1) the best and proper way to redirect from site A to site B is to use "Location:" and/or an appropriate 3xx code. It already works.

2) having an "h2o" ALPN for Alt-Svc would literally make things worse, retard adoption, confuse implementations, break almost all of my future plans for onionification of corporations, and generally make life a pain. It's hard enough getting people to implement functionality in early stages when there are merely bugs, let alone forcing them to jump through hoops to implement special, redundant magical headers that literally do not serve any additional functional value above the extant, open, standard, supported ones.

3) if sites wish to follow Privacy International's example and redirect from a DNS TLD to ".onion" then that is something they should implement at layer 7, by dint of identifying whether the user has arrived over Tor. (See below)

4) if sites want to advertise the existence of an alternate onion site by leveraging some form of tor-specific browser pop down, then sure, knock yourself out with a magical header but nobody in their right mind is going to deploy it in the Enterprise.

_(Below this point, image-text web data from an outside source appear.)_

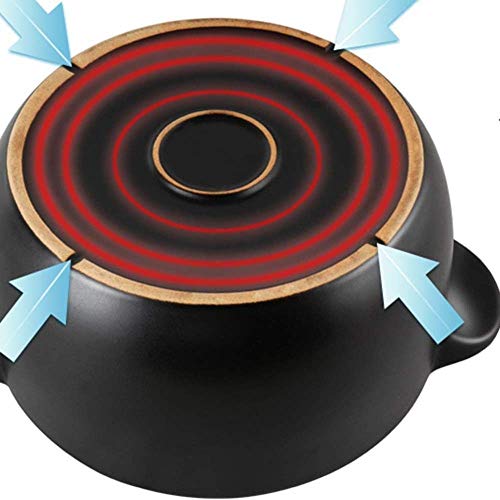 ZXYY Olla para cazuela de Arcilla Olla para cocinar de Arcilla Olla para estofado Cazuela de cerámica - Almacenamiento térmico Sartén Duradera Fácil de Limpiar - Capacidad3.5L_A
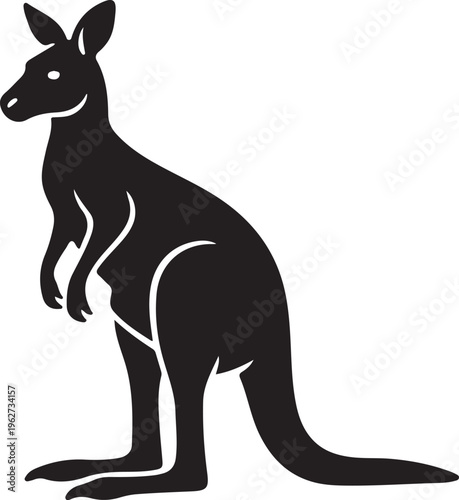 Kangaroo Icon Silhouette Minimal Animal Logo Vector Illustration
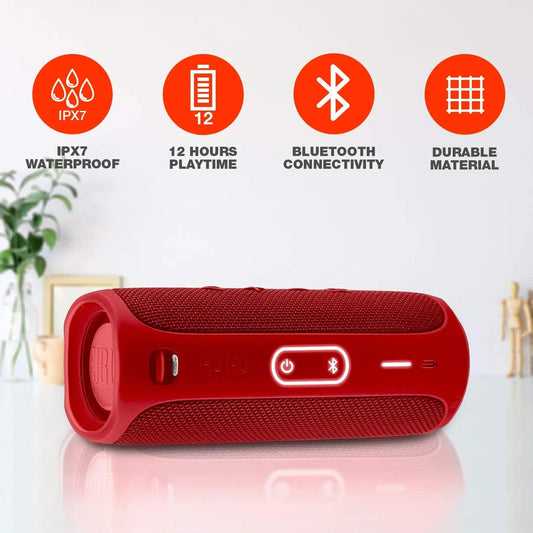 JBL Flip 5: Portable Wireless Bluetooth Speaker, IPX7 Waterproof - Red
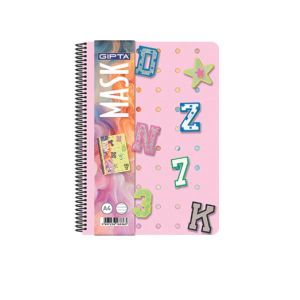Gipta Тетрадка Mask, A5, бяла хартия, широки редове, PP корица, със спирала, 72 листа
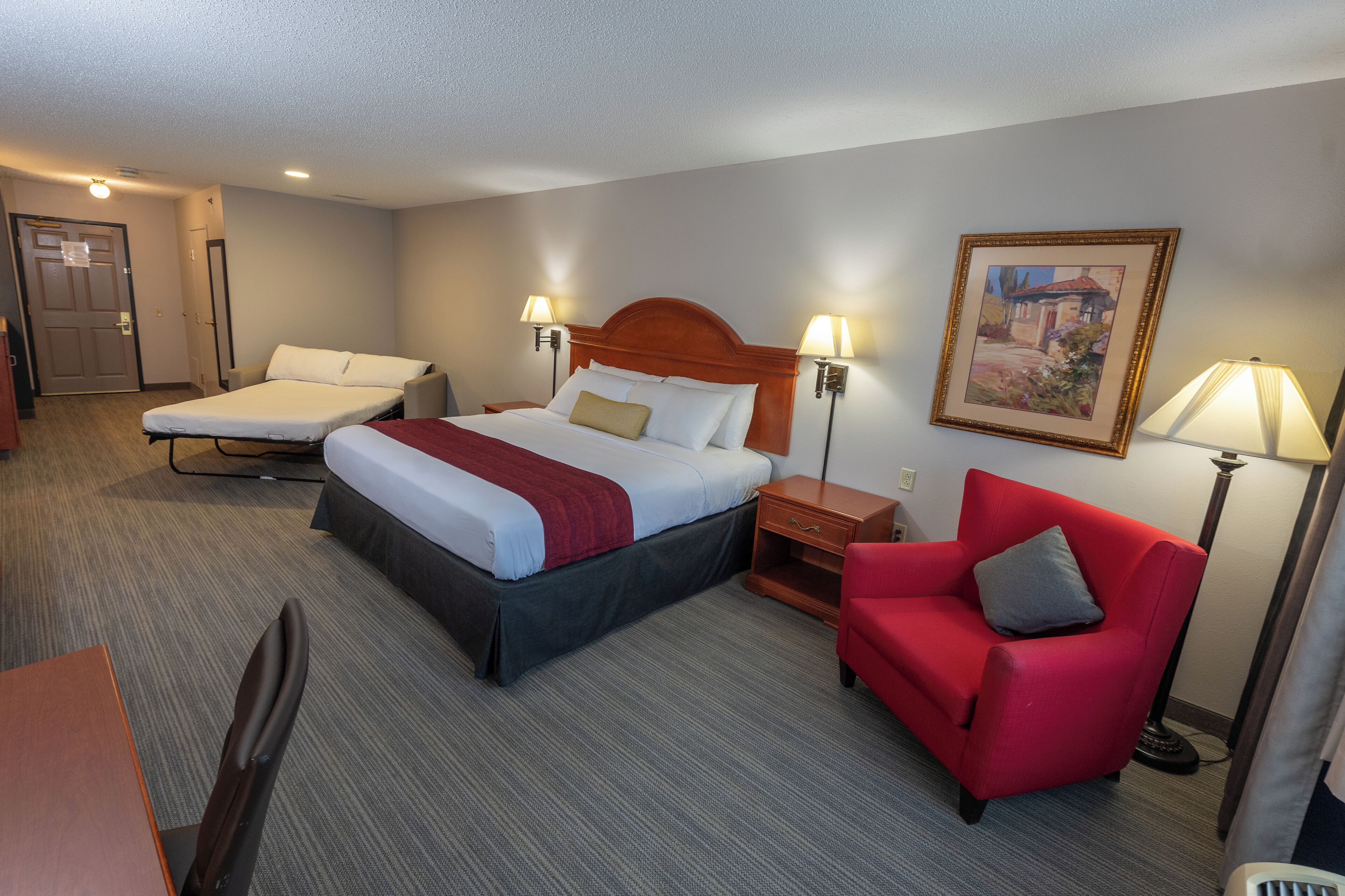 premium bedding, desk, blackout curtains, soundproofing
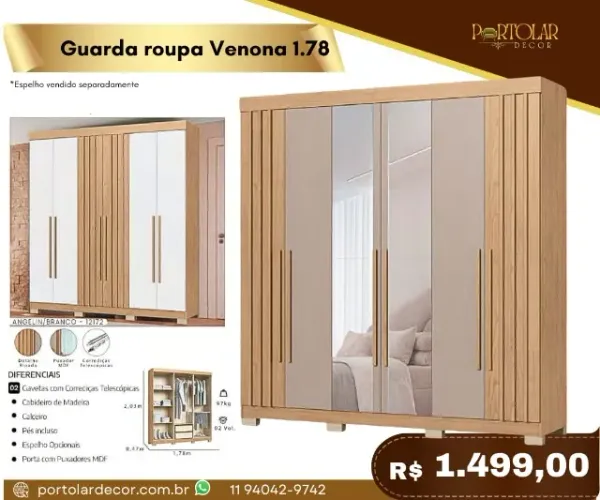Guarda Roupa Venona 1,78 a pronta entrega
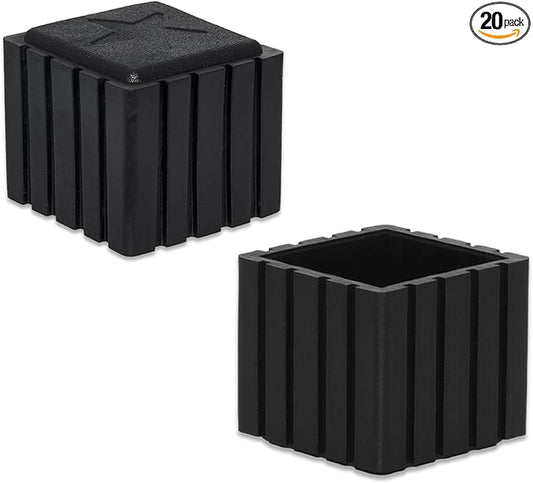 Flyshop Anti-Skid Non-Marking Synthetic Rubber Patio Chair Table Leg Caps Square Furniture Covers 20pcs, Black, 25 mm x 25 mm, 1" x 1"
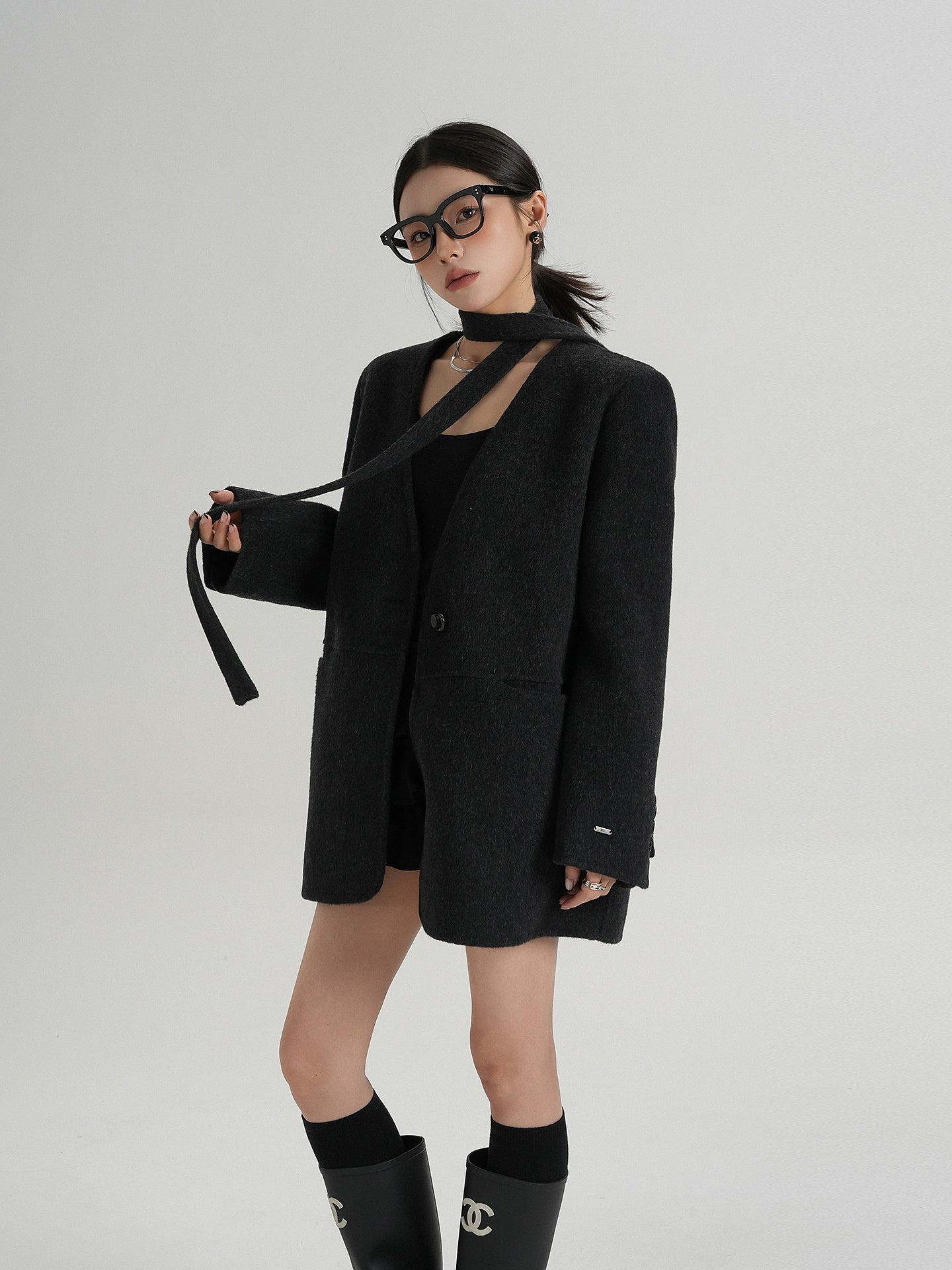 Collarless Wool Coat with Choker Collarless Wool Coat with Choker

It would be a massive waste of human / tech bandwidth and hassle. It would be far easier and cheaper instead to react having first identified whether the user has arrived over Tor.

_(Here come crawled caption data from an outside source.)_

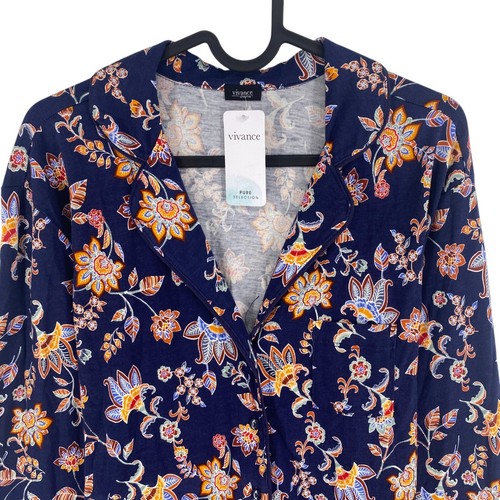 Vivance Women Navy Blue Floral Long Sleeves Pyjama Pajama Shirt Size EU 40/42 - Picture 2 of 12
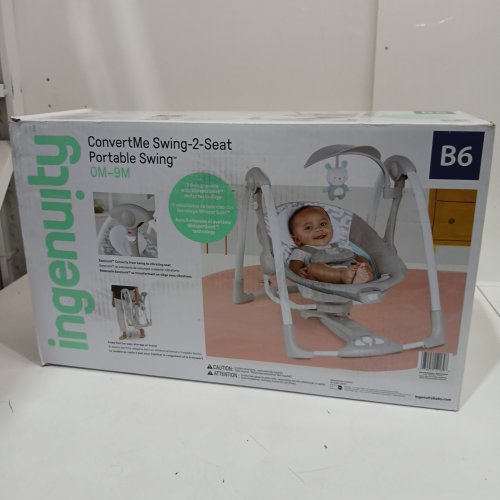INGENUITY CONVERTME SWING-2-SEAT corded PORTABLE SWING - 0M to 9M - RAYLAN FASHION / grey (MODEL: 12189-es) image 2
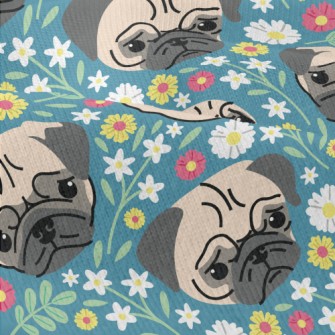 Beautiful Flowers And Pug Modern Jersey
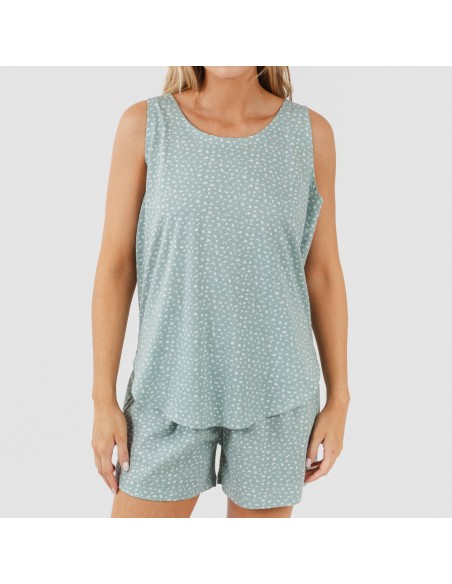 Pijama corto algodón Anita verde desgastado Pijama corto algodón Anita verde desgastado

5) onion networking already works for h2 ALPN under alt-svc; please do not mess this up by fragmenting it / imagining that it needs to take-on a special syntax to reflect it's "onion nature". I get what you are saying, it's very clever, but please: no. There is a vast amount of potential for organisations to "turbocharge" their Tor user-experience by simply offering an "h2" onion address amongst Alt-Svc when a user connects to them via an exit node. Everything is already sufficiently disambiguated by the ".onion" suffix. We're good.

6) a moment's consideration will illuminate that the underlying problem here is the increasing fallacy which Tor continues to suffer, that sites should/do not know that a user is arriving over Tor. That half of the websites in the world should be kept in ignorance that a user is arriving via Tor, while the other half - the popular sites by volume - actively want to know that the user is arriving over Tor in order to optimise the user's experience.

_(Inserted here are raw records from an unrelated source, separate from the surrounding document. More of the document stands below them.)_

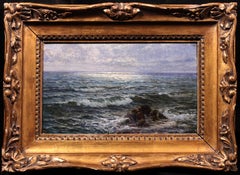 Waves Breaking on the Coast - Impressionist Oil, Seascape by Vartan Makhokhian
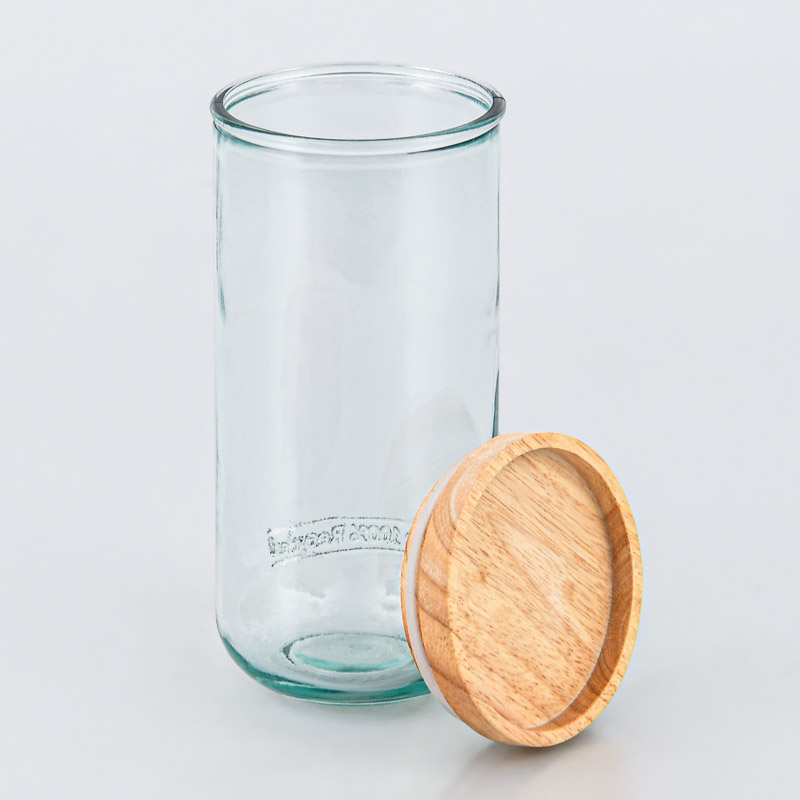 Bocal en verre avec bouchon en bois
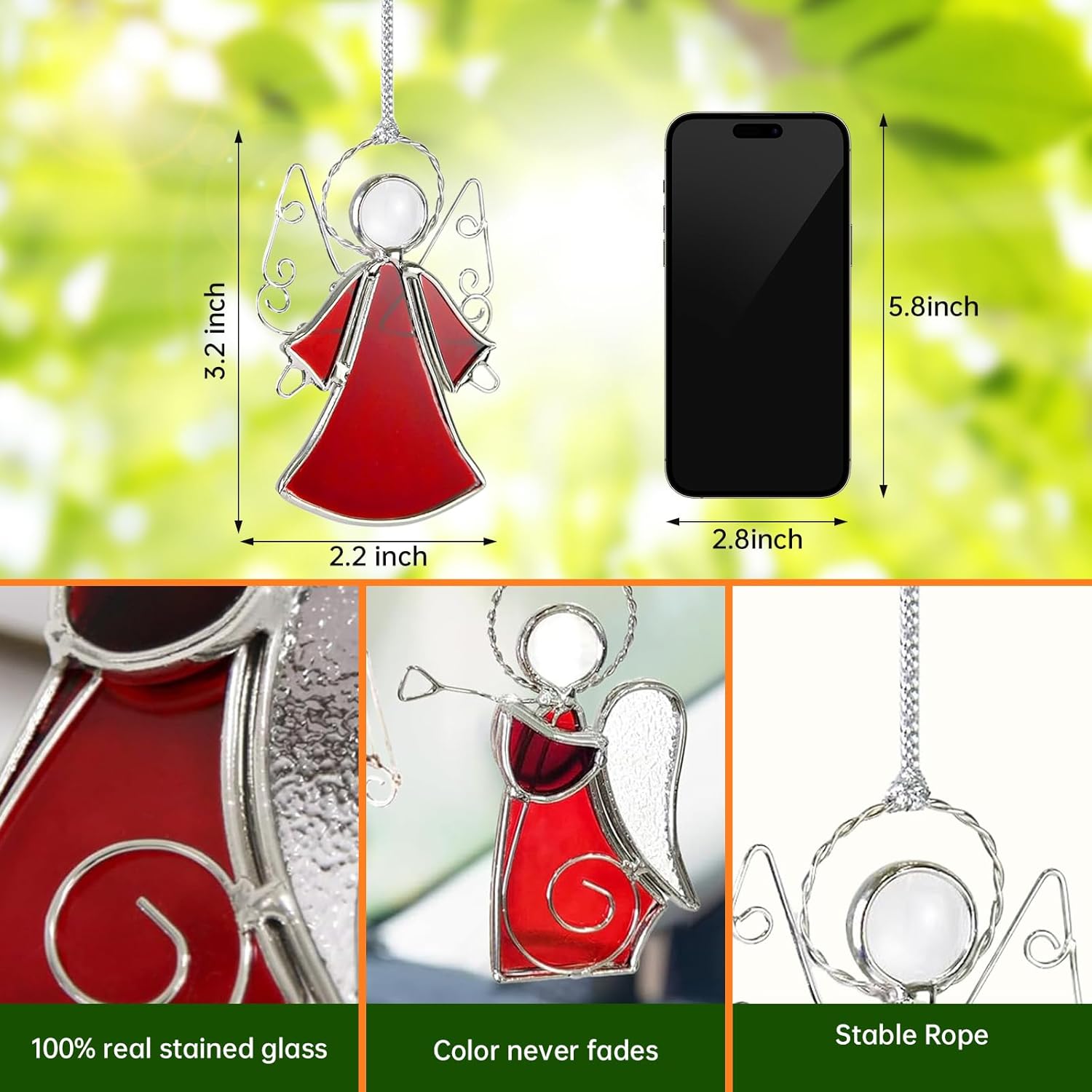 3PCS Handmade Angel Stained-Glass Sun-Catchers for Window Hangings, Stain Glass Angel Suncatchers Ornament Gifts for Women,Christmas Tree Decor Memorial Gifts for Mother's Day Valentine's Day - Image 3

In short we have conflicting desires: some tor users want to pretend that they are just some schmoe (sp?) running Firefox on Windows on a "random machine somewhere on the internet" - e.g. a fat exit node run by Mozilla…

But any website that takes an interest (e.g. tracks Cloudflare's "xx-tor" country geolocation, or whatever it is called) - regarding the reputation of the source IP address will KNOW that the user is coming from Tor. 

We live in a weird world where the Tor community still believes that systems administrators don't have trivial access to IP reputation databases.

The world has changed since Tor was first invented; perhaps it's time that we stopped trying to hide the fact that we are using Tor? Certainly we should attempt to retain the uniformity across all tor users - everybody using Firefox on Windows and so forth - but the fact that/when traffic arrives from Tor is virtually unhideable. 

Consciously sacrificing that myth would make uplift to onion networking so much simpler.